Relationnel : toute la différence

Bien entendu, ceux parmi les psychopraticiens relationnels qui choisiront de cumuler leur appellation et activité avec celle de psychiatre, psychologue, psychothérapeute, qu’ils pourront légitimement qualifier de relationnelle, ne manqueront pas de le faire et c’est le "relationnel" qui fera toute la différence.

Dernière nouvelle (décembre 2010)

Psychopraticien relationnel® homologué auprès de l’Inpi, pourra constituer un titre professionnel, entre les mains de l’Affop et du SNPPsy ayant acquis le monopole de ce groupe nominal comme marque de service.

Philippe Grauer

Notes

[1Restera à se démarquer de tous ceux qui vont se précipiter sur ce nom de métier sans en offrir les garanties nécessaires. Cela nous conduira logiquement à afficher notre système d’agrément et de référence institutionnelle. Voir la suite du présent article.

[2Le législateur est tout à fait fondé en droit à créer un titre, qu’il définit et protège. Une longue concertation préalable eut bien lieu, réunissant l’ensemble des professionnels et scientifiques concernés au ministère de la Santé.

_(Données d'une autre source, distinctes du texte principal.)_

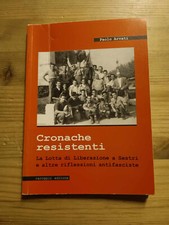 CRONACHE RESISTENTI -LOTTA DI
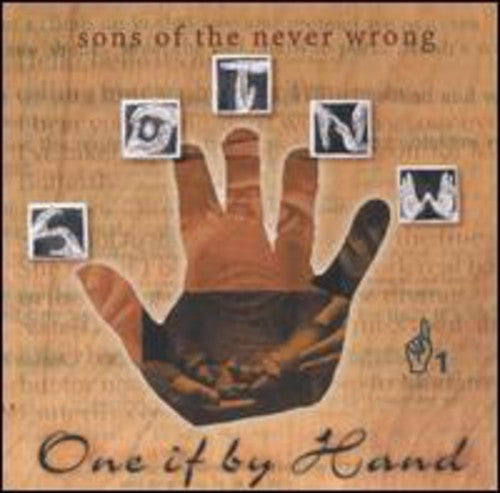 Sons of the Never Wrong: One If By Hand { CD }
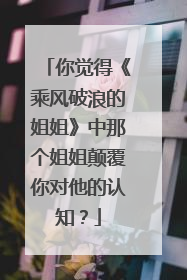 你觉得《乘风破浪的姐姐》中那个姐姐颠覆你对他的认知？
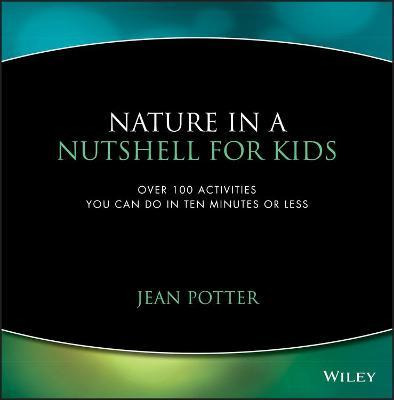 Libro Nature In A Nutshell For Kids : Over 100 Activities...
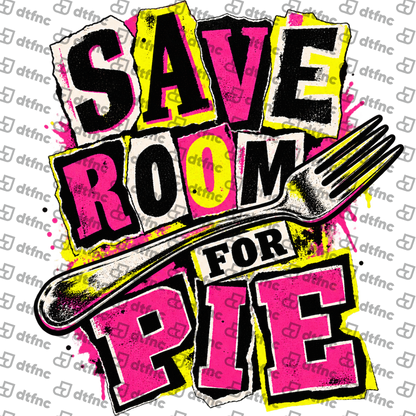Thanksgiving - Save Room for Pie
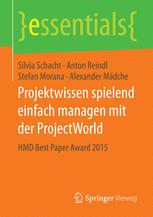 Projektwissen spielend einfach managen mit der ProjectWorld : HMD Best Paper Award 2015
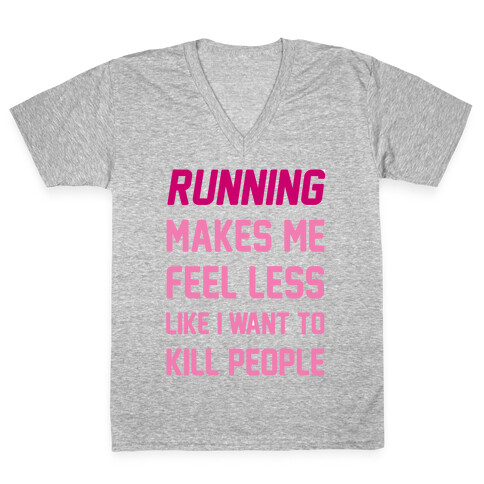 Running Makes Me Feel Less Like I Want To Kill People V-Neck Tee Shirt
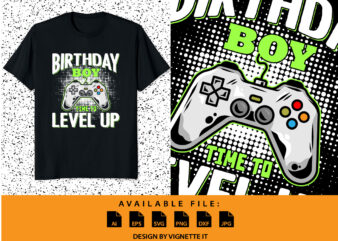 Birthday boy time to level up shirt print template, Gamer shirt, Joystick vector, Birthday gifts shirt, halftone background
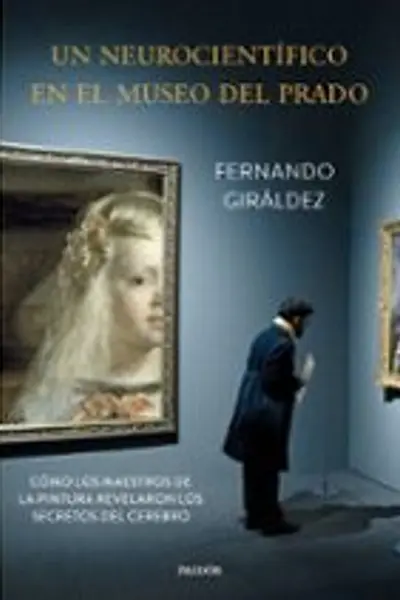 Un neurocientífico en el Museo del Prado
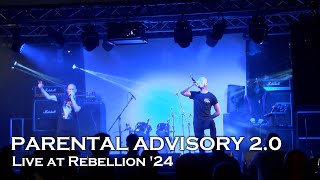 Parental Advisory 2.0 Live at Rebellion '24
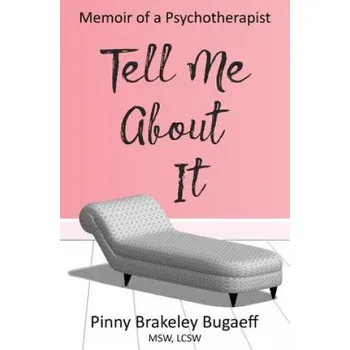 Cizojazyčná kniha Tell Me About It: Memoir of a Psychotherapist – Pinny Brakeley Msw Lcsw (EN)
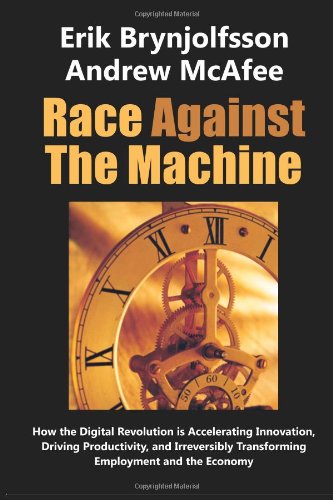 Race Against the Machine: How the Digital Revolution is Accelerating Innovation, Driving Productivity, and Irreversibly Transforming Employment and the Economy by Erik Brynjolfsson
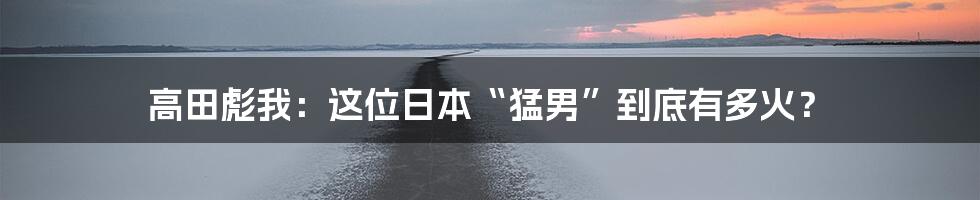 高田彪我:这位日本“猛男”到底有多火?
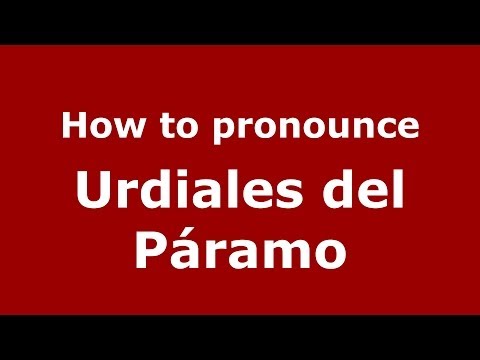 How to pronounce Urdiales del Páramo (Spanish/Spain) - PronounceNames.com
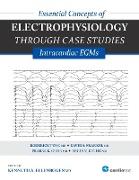 Essential Concepts of Electrophysiology Through Case Studies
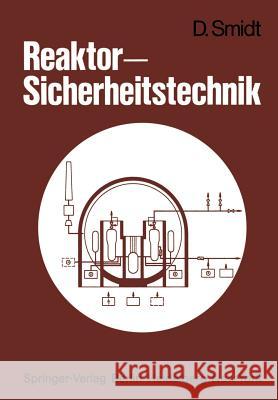 Reaktor-Sicherheitstechnik: Sicherheitssysteme Und Störfallanalyse Für Leichtwasserreaktoren Und Schnelle Brüter Smidt, D. 9783642502262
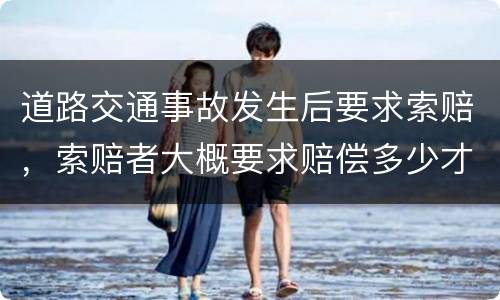道路交通事故发生后要求索赔，索赔者大概要求赔偿多少才比较合适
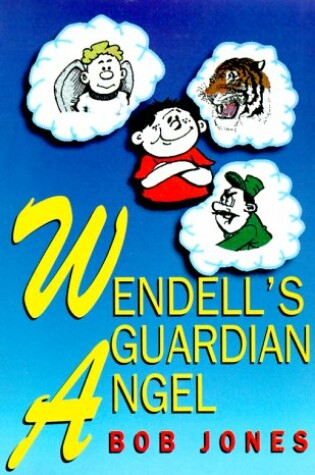 Cover of Wendell's Guardian Angel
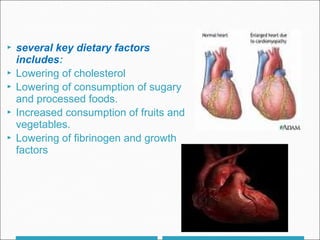  several key dietary factors
includes:
 Lowering of cholesterol
 Lowering of consumption of sugary
and processed foods.
 Increased consumption of fruits and
vegetables.
 Lowering of fibrinogen and growth
factors
 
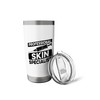 Skin Health Skincare Acne Treatment - Dermatologist Stainless Steel Insulated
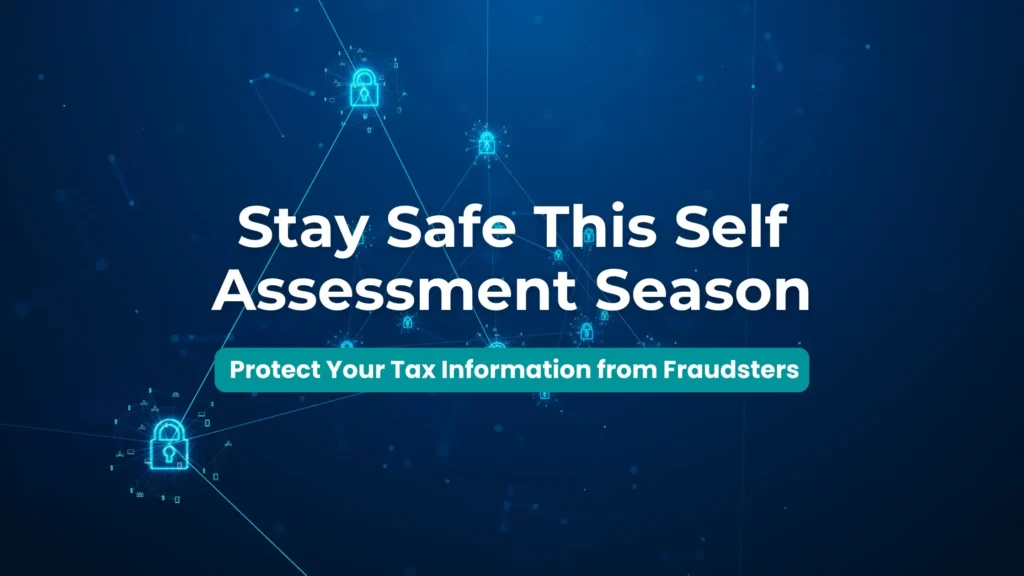 Stay Safe This Self Assessment Season: Protect Your Tax Information from Fraudsters 2 Stay Safe Self Assessment Season Protect Your Tax Info from Fraud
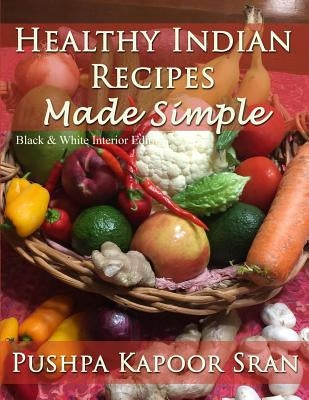Healthy Indian Recipes Made Simple (Black & White Edition) by Sran, Pushpa Kapoor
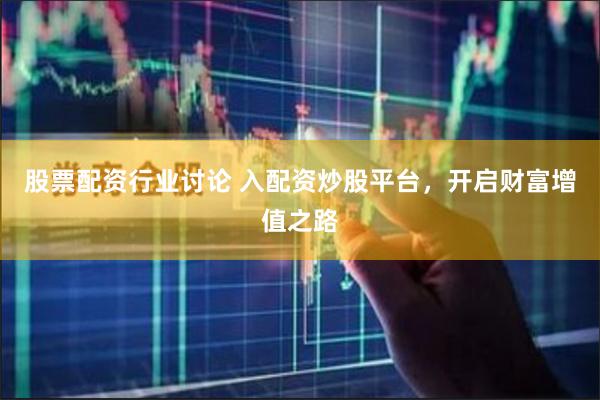 股票配资行业讨论 入配资炒股平台，开启财富增值之路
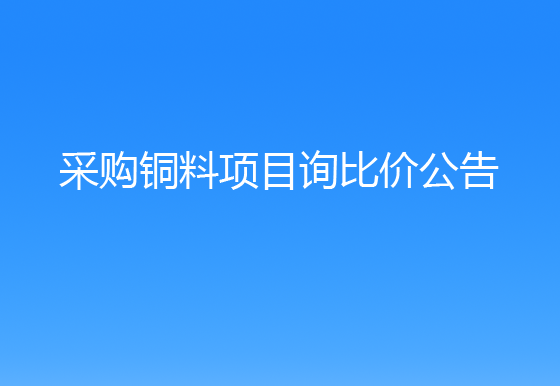 珠海經(jīng)濟(jì)特區(qū)龍獅瓶蓋有限公司采購(gòu)銅料項(xiàng)目詢比價(jià)公告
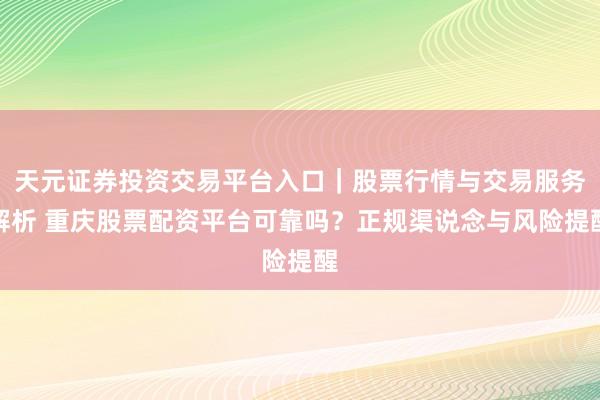 天元证券投资交易平台入口｜股票行情与交易服务解析 重庆股票配资平台可靠吗？正规渠说念与风险提醒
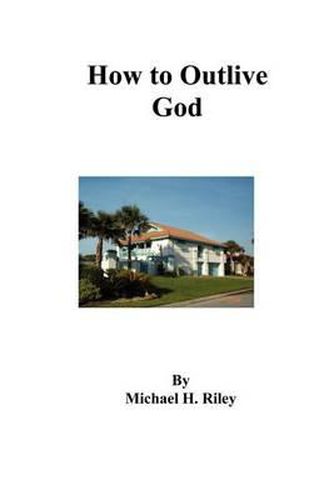 Cover image for How To Outlive God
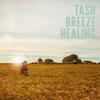 Healing (feat. Cash Green) - Tash Breeze&Cash Green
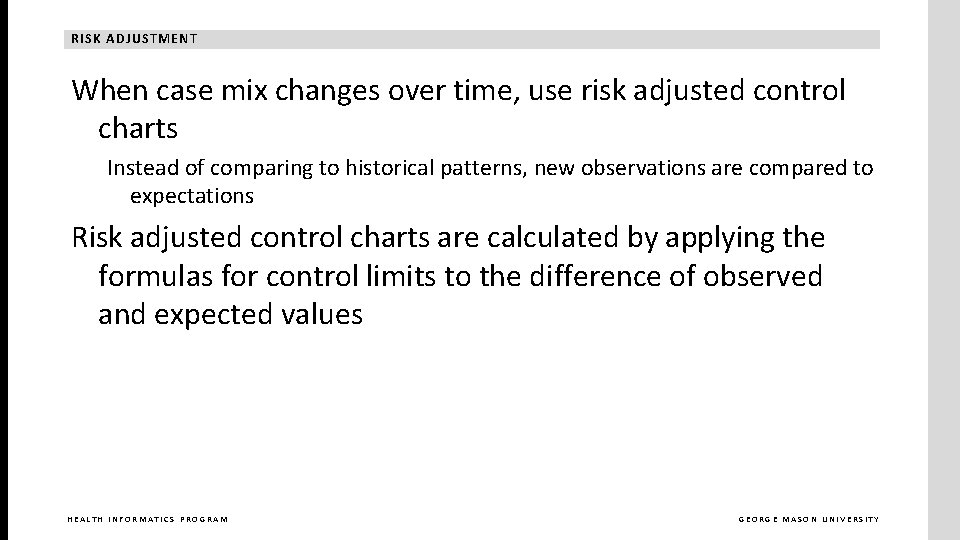 RISK ADJUSTMENT When case mix changes over time, use risk adjusted control charts Instead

Un débat au Parlement s’ensuivit. La confusion entre nom et titre ne s’est pas levée totalement. Une corporation tout entière, celle de ceux qu’on appela "les psychothérapeutes", les "Ninis", en fait psychothérapeutes relationnels à titre (!) exclusif, représentée par ses quatre institutions historiques, risquait, dans le moment où elle apparaissait comme interlocutrice valable, de se voir marginaliser. La situation est complexe. L’injustice et l’inélégance du fondement de cette législation portant sur le titre de psychothérapeute demeure. La psychanalyse aussi y perd des plumes, elle qui s’était crue maline (Groupe de contact) de ne pas nous soutenir (à l’exception notable de la Cause freudienne, nous ayant lâchés en fin de course seulement). Commençons dans le contexte actuel par nous présenter et différencier clairement, asseyant ainsi notre visibilité et continuité.

[3Quel que soit leur éventuel titre initial – psychologue, psychanalyste, psychiatre.

[4Devenu depuis psychopraticien relationnel®, voir à ce sujet notre dernier §.

[5Ces deux organismes, à l’initiative du SNPPsy, ont depuis 2006 produit et émis le vocable de psychopraticien. Son lien au déterminant relationnel, ainsi que son articulation à psychothérapie permettent de franchir le hiatus entre l’ancien système de repérage sémantique et onomastique, et le nouveau, sans ignorer pour autant qu’il s’agit d’une mutilation terminologique infligée par l’accaparement brutal du terme d’origine par la médecine, dans le cadre d’une loi contestable dans son principe.

[6Autre étrange paradoxe, voici les psychanalystes devenant … psychothérapeutes, à leur surmoi défendant, cas de figure aporétique diraient-ils.